Depuis quelques années, il est déjà conseillé de proposer une imagerie par résonance magnétique (IRM) aux femmes présentant une densité mammaire particulièrement élevée, afin d’améliorer la détection précoce. Le système Clairity Breast AI, développé par le consortium Clairity, un partenariat international regroupant 46 centres de recherche en Amérique du Nord, du Sud, en Allemagne et au Canada, vise à identifier précisément les femmes qui pourraient bénéficier de cet examen complémentaire.

Le modèle d’IA a été entraîné à partir de centaines de milliers de mammographies provenant d’Amérique du Nord, d’Amérique du Sud et d’Europe. Contrairement aux modèles de risque traditionnels, il ne nécessite pas d’informations sur les antécédents familiaux, la génétique ou le mode de vie, se basant uniquement sur l’analyse de la mammographie pour calculer la probabilité de développer un cancer du sein et classer les patientes en catégories de risque.

L’IA prend en compte non seulement la quantité de tissu glandulaire, mais aussi sa texture, un autre facteur important dans l’évaluation du risque. Selon Christiane Kuhl, « Seul un peu plus de 10 % des femmes ont un tissu glandulaire extrêmement dense. La plupart des femmes qui développent un cancer du sein et qui sont diagnostiquées tardivement ont un tissu moins dense ». L’intérêt majeur de cette technologie réside dans sa capacité à déterminer en quelques secondes si une patiente a besoin ou non d’une IRM pour un dépistage plus approfondi.
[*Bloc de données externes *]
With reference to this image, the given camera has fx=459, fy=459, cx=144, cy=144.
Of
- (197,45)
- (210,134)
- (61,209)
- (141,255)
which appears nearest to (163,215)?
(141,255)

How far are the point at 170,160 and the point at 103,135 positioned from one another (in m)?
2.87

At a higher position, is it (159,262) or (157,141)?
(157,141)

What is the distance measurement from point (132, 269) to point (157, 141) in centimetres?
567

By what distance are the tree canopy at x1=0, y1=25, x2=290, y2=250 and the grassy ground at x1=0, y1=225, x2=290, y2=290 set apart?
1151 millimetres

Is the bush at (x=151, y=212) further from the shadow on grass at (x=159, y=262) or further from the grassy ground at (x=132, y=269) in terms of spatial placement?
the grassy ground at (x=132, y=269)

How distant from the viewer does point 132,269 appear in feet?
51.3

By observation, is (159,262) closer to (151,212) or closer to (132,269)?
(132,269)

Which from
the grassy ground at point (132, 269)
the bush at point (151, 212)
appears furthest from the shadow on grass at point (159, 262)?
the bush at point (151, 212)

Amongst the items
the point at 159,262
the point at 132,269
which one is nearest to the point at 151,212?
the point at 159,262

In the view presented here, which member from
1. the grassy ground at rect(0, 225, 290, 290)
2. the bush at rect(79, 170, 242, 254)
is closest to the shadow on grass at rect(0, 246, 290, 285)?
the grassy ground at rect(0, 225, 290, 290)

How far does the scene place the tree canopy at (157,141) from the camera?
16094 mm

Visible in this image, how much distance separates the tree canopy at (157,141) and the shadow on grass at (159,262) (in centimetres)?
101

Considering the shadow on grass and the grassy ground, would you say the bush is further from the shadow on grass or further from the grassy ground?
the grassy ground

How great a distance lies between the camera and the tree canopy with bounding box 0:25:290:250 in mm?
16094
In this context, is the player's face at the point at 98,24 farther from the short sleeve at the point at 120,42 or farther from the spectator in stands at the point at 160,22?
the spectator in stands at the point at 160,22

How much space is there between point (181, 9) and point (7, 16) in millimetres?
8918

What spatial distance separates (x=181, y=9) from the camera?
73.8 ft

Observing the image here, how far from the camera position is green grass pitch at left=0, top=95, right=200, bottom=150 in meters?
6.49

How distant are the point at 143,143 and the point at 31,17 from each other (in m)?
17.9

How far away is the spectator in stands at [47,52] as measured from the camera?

Si le dépistage du cancer du sein commence généralement à 50 ans, en raison de l’augmentation significative du risque avec l’âge, les jeunes femmes, bien que moins souvent touchées, ont tendance à développer des tumeurs plus agressives. Christiane Kuhl estime qu’une détection précoce pourrait être particulièrement bénéfique pour cette population.

« Si on abaisse simplement l’âge des femmes invitées à la mammographie, on ne change rien au problème de fond. »

Christiane Kuhl, directrice du département de radiologie de l’hôpital universitaire RWTH d’Aix-la-Chapelle

Elle préconise une approche en deux étapes : une mammographie initiale suivie d’une analyse par IA pour évaluer le risque individuel sur les cinq prochaines années. En cas de risque élevé, une IRM serait alors proposée, rendant la mammographie supplémentaire inutile.